Anggaran pendapatan dan belanja desa (APBDes) adalah peraturan desa yang memuat sumber-sumber penerimaan dan alokasi pengeluaran desa dalam kurun waktu satu tahun. APB Desa terdiri atas bagian pendapatan Desa, belanja Desa dan pembiayaan.
Sumber Dana APBDes
Menurut UU 32/2004 dan PP 72/2005 menyebutkan sumber-sumber pendapatan desa meliputi :
-
Pendapatan asli desa, terdiri dari hasil usaha desa, hasil kekayaan desa, hasil swadaya dan partisipasi, hasil gotong royong, dan lain-lain pendapatan asli desa yang sah,
-
bagi hasil pajak daerah Kabupaten/Kota paling sedikit 1.0% (sepuluh per seratus) untuk desa dan dari retribusi Kabupaten/Kota sebagian diperuntukkan bagi desa,
-
bagian dari dana perimbangan keuangan pusat dan daerah yang diterima oleh Kabupaten/Kota untuk Desa paling sedikit 10% (sepuluh per seratus), yang pembagiannya untuk setiap Desa secara proporsional yang merupakan alokasi dana desa,
-
bantuan keuangan dari Pemerintah, Pemerintah Provinsi, dan Pemerintah Kabupaten/Kota dalam rangka pelaksanaan urusan pemerintahan,
-
hibah dan sumbangan dari pihak ketiga yang tidak mengikat.

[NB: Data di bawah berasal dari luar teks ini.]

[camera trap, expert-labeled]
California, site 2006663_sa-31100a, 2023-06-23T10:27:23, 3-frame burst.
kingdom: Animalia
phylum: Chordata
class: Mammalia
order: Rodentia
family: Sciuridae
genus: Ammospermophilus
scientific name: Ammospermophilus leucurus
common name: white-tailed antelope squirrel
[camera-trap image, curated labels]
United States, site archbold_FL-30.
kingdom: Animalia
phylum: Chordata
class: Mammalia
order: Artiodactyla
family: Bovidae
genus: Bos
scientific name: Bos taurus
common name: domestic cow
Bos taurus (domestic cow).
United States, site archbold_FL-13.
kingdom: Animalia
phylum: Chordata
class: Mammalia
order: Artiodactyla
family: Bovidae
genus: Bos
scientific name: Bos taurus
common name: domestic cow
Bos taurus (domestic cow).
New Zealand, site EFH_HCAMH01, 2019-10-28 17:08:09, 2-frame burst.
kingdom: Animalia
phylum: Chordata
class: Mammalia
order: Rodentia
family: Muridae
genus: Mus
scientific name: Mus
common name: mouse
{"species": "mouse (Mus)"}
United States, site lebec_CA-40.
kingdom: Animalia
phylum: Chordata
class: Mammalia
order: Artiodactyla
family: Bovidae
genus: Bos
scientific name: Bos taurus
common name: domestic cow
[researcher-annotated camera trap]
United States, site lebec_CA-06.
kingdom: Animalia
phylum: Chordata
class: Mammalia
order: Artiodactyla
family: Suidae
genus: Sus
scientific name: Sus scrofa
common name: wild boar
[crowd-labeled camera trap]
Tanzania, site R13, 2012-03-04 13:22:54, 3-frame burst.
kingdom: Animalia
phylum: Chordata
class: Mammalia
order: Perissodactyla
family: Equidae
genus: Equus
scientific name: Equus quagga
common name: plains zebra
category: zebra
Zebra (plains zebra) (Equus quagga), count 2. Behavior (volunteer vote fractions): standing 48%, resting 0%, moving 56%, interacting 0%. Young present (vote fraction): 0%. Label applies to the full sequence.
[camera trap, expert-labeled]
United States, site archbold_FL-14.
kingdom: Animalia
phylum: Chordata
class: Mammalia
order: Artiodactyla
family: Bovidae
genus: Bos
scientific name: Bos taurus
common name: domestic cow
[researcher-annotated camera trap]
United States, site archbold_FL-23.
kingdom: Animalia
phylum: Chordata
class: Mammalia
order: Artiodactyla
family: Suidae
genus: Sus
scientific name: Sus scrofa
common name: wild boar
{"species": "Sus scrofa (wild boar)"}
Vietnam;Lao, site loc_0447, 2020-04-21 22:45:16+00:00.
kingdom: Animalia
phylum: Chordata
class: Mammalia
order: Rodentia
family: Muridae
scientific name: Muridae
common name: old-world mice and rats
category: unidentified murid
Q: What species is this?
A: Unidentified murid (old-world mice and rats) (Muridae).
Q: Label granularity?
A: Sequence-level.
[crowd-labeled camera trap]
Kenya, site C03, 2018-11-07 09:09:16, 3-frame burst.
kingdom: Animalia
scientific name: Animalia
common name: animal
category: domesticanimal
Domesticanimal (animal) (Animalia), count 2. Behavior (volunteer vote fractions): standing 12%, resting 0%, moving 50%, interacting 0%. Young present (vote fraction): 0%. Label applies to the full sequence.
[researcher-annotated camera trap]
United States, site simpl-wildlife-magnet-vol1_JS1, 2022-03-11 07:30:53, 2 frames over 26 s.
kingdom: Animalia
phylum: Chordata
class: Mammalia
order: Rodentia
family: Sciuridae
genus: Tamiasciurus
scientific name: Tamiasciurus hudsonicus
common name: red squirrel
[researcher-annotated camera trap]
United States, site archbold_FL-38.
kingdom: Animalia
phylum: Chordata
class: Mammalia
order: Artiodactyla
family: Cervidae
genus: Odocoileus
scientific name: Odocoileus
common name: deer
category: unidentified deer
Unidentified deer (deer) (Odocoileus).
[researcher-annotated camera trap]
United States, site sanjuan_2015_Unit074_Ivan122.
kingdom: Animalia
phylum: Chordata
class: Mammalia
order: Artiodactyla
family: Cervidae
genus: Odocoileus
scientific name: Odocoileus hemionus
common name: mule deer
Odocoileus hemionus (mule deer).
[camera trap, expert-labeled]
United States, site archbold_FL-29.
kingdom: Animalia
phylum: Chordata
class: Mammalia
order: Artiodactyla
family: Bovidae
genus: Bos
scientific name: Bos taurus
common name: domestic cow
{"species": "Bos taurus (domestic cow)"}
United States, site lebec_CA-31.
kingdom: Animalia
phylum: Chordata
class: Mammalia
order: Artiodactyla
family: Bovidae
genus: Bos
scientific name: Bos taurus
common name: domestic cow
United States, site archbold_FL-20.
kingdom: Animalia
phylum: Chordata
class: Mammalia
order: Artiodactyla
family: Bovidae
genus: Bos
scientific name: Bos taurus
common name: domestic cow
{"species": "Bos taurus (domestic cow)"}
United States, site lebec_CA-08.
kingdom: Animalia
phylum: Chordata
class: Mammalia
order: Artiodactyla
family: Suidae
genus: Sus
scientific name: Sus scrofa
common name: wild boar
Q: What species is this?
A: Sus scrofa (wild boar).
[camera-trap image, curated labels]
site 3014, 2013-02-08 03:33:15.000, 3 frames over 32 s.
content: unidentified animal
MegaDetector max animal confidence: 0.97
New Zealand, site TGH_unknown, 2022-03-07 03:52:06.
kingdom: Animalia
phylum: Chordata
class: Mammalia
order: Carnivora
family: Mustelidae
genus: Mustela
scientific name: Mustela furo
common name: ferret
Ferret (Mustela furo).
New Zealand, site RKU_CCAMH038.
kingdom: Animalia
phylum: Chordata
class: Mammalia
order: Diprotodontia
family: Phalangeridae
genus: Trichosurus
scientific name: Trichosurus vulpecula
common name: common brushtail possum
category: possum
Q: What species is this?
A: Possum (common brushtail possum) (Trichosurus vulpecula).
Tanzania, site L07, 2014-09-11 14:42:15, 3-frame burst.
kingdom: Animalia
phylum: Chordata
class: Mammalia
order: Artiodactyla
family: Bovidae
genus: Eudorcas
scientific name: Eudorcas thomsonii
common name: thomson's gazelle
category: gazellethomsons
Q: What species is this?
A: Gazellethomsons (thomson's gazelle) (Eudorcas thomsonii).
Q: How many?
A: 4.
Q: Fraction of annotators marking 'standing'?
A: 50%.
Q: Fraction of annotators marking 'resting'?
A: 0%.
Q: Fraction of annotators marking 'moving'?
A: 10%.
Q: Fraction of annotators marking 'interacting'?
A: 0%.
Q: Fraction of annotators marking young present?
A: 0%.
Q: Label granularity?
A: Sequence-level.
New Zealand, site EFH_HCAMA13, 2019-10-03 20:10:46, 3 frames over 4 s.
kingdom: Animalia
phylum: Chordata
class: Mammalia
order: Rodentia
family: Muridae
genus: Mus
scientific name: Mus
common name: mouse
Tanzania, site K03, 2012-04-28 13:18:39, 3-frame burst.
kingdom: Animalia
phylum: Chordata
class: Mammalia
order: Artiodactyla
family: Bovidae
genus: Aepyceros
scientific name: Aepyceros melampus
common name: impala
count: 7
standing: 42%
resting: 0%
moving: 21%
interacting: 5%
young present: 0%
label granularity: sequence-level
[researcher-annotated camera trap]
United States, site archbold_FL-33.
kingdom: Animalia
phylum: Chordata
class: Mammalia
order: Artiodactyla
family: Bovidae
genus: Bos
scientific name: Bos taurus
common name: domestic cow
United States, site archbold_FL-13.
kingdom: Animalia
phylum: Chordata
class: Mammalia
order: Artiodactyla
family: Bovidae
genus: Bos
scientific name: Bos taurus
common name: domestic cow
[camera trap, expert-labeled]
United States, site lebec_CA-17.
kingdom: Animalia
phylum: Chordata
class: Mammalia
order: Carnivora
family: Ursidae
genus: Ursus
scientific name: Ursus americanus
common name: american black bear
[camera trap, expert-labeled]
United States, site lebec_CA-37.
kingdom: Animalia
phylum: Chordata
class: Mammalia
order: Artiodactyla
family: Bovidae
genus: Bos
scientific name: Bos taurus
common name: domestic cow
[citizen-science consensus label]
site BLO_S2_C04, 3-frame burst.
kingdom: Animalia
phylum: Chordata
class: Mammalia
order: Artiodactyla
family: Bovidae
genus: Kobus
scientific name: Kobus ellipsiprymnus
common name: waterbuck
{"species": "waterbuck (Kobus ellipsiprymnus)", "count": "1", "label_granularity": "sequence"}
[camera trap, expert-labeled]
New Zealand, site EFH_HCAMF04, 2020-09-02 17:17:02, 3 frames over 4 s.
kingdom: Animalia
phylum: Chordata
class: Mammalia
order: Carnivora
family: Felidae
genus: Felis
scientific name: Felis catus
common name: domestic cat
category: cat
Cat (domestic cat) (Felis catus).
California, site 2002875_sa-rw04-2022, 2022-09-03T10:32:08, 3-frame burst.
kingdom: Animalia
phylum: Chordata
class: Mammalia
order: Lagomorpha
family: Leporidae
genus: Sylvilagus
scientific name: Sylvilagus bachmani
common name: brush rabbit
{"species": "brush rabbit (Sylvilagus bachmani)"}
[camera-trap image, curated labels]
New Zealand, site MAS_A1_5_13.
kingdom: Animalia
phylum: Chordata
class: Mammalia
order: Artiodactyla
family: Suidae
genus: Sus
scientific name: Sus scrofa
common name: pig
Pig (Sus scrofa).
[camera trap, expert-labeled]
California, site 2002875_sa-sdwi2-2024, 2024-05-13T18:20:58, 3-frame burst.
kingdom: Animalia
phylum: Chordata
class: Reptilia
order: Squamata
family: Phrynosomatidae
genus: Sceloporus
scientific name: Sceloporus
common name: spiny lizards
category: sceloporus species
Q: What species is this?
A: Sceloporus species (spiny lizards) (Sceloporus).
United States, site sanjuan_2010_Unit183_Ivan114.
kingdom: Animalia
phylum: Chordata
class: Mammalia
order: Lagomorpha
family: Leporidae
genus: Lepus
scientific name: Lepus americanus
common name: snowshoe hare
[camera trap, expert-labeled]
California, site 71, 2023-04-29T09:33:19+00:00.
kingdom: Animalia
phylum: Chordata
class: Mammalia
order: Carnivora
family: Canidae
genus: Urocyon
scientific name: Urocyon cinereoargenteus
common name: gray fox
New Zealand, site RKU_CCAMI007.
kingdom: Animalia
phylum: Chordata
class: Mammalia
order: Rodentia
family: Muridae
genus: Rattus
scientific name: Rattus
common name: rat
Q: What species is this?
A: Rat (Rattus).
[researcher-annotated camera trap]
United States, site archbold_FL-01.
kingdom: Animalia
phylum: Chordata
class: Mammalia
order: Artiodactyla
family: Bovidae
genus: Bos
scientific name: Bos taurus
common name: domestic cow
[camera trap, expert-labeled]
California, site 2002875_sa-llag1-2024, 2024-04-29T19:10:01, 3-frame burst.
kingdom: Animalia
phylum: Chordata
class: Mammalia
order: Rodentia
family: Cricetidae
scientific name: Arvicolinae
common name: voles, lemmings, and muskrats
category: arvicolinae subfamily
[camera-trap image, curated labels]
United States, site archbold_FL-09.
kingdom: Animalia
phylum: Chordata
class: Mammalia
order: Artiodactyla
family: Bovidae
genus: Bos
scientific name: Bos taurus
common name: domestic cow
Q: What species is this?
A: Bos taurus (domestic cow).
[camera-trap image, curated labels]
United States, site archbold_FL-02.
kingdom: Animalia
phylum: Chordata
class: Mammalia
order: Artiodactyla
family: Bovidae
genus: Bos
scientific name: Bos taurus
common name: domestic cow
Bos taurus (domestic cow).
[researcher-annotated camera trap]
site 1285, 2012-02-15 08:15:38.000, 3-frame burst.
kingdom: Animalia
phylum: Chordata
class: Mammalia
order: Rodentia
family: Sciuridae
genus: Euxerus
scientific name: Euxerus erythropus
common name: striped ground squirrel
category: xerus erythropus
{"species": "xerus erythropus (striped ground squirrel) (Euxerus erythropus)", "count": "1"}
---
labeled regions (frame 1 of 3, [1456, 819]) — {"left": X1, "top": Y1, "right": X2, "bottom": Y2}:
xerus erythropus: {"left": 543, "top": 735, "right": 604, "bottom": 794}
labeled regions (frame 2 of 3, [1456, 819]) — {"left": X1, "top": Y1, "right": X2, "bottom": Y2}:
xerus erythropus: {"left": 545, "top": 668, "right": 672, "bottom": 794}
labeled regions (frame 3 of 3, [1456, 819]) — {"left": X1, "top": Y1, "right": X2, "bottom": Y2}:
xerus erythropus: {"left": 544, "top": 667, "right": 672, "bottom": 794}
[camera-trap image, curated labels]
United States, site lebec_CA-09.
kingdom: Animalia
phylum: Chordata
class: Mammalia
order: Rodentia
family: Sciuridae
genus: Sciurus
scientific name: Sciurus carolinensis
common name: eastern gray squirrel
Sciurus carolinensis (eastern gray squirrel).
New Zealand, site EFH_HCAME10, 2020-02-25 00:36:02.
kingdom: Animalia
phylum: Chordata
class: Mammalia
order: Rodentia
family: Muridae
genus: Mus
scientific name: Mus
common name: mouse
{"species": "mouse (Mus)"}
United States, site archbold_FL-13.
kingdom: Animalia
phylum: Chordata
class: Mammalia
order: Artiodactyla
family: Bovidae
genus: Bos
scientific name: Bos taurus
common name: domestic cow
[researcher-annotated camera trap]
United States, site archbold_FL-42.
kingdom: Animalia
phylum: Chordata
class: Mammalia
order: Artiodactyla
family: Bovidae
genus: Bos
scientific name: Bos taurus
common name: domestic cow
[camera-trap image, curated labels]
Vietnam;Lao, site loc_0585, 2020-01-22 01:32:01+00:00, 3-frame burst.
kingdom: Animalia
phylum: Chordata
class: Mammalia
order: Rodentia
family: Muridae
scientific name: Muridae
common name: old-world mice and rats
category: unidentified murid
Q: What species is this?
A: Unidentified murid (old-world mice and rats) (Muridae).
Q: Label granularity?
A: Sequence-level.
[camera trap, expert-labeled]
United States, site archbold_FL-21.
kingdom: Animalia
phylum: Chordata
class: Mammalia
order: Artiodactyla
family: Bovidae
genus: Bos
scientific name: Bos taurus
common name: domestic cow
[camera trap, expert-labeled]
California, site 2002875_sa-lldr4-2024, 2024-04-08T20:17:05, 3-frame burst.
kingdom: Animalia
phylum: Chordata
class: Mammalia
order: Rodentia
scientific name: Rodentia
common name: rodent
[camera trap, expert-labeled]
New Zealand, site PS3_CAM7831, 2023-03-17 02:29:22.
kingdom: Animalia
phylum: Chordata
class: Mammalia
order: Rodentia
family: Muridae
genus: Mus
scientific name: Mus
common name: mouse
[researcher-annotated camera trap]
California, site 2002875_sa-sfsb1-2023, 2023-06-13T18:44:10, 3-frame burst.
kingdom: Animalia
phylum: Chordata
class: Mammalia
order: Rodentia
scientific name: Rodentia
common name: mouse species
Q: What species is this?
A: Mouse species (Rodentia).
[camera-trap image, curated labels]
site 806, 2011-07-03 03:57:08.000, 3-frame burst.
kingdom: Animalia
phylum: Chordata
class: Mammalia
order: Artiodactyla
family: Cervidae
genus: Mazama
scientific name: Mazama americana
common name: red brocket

Ketentuan Penyusunan APBDes
-
APB Desa disusun berdasarkan RKPDesa yang telah ditetapkan dengan Perdes.
-
APB Desa disusun untuk masa 1 (satu) tahun anggaran, terhitung mulai 1 Januari sampai 31 Desember tahun berikutnya.
-
Prioritas Belanja Desa disepakati dalam Musyawarah Desa dan Musyawarah Perencanaan Pembangunan Desa berdasarkan pada penilai kebutuhan masyarakat.
-
Rancangan APB Desa harus dibahas bersama dengan Badan Permusyawaratan Desa (BPD).
-
APB Desa dapat disusun sejak bulan September dan harus ditetapkan dengan Perdes, selambat-lambatnya pada 31 Desember pada tahun yang sedang dijalani.